Could your medical treatment one day be adapted to your DNA? This is the promise of “personalized medicine”, an individualized approach that has captured the imagination of physicians and researchers in recent years. This concept is based on the idea that small genetic differences between one person and another can be used to design tailor-made treatments for conditions as diverse as cancer and schizophrenia.

In principle, “personalized” does not mean one person but not another, although this may not be the case. Existing genetic and medical research data clearly under-represent certain populations.

Case in point: In 2018, researchers published a startling study on youth suicide rates. Scientists have long believed that young white people have the highest suicide rates. But, looking at data from the Centers for Disease Control and Prevention, they found that suicide rates among African American children under 13 were twice as high as among whites.

This finding overturned long-held assumptions about racial imbalances in mental illness. This cannot be explained by economic circumstances, which suggests that there are other factors at play, possibly even genetic factors. Suicide is a complicated personal act, but science has shown that genes play an important role.

This unexpected result may have implications for gene-based prevention and treatment – ​​in other words, personalized medicine. But the state of current genetic research suggests that African Americans are likely to miss out on many potential future benefits of personalized medicine.

As lead author Jeffrey Bridge of Nationwide Children’s Hospital in Ohio noted in The Washington Post, “Most previous research has largely focused on white suicide. So we don’t even know if the same risk and protective factors apply to black youth.

Few experts have studied the possible genetic causes of African American suicide, focusing instead on environmental and social reasons.

While most mental illnesses such as depression are first diagnosed in adulthood, they actually have their origins in early development, as genes and environment interact to shape the brain of a fetus. growing. For example, my colleagues and I published a study in May showing that genes and pregnancy issues combine to increase the likelihood of schizophrenia.

This should be concerning, as African American women have much higher rates of pregnancy complications. Black infants die twice as fast as white infants. Again, this cannot be explained by socio-economic reasons.

In short, a higher rate of pregnancy problems likely puts African Americans at an increased risk of developing mental illnesses, perhaps explaining the notable increase in suicide rates. Additional genetic data on this population could potentially shed light on the matter.

To better understand the genes that increase the risk of mental illness, researchers are studying the brains of deceased people. They examine how genetic differences could have caused changes in the brains of people who developed these conditions. This is one of the best ways to understand any brain disorder at a biological level.

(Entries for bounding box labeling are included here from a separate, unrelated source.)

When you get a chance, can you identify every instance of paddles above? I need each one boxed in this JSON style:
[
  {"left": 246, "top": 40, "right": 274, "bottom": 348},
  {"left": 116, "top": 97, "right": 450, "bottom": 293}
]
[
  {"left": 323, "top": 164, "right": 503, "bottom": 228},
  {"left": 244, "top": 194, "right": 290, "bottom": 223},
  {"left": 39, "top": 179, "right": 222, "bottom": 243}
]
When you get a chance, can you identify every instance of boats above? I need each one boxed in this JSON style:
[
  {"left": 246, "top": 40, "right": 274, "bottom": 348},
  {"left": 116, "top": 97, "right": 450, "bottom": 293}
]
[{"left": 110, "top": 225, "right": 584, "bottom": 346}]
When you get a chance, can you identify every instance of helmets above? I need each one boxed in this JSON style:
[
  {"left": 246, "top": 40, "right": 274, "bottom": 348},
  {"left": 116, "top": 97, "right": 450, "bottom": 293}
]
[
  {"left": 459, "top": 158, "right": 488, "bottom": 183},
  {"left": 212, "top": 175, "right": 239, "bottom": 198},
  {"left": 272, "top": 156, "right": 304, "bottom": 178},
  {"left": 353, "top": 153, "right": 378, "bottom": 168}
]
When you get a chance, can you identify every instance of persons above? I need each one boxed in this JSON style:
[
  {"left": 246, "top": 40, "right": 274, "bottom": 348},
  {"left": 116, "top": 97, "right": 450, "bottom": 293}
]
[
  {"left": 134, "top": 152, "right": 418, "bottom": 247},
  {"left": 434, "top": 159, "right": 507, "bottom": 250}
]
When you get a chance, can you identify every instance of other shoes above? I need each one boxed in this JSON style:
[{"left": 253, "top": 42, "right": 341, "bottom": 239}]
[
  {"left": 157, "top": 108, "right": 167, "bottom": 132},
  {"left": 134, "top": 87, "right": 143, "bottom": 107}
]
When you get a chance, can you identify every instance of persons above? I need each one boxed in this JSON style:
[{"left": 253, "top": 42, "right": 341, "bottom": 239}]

But African Americans are underrepresented in large-scale genetic and neuroscientific studies. A 2009 analysis found that 96% of participants in large genetic studies were of European descent. When researchers looked into this a few years ago, they found that the proportion of people of African descent in these studies had only increased by 2.5%. Likewise, studies of African-American brains are almost non-existent.

Why the low turnout? One reason is that researchers favor populations that are genetically more homogeneous to ensure the accuracy of a study. People of European descent genetically resemble each other more than African Americans.

Some experts have postulated that African Americans are less likely to participate in genetic studies due to a lack of trust with the medical community.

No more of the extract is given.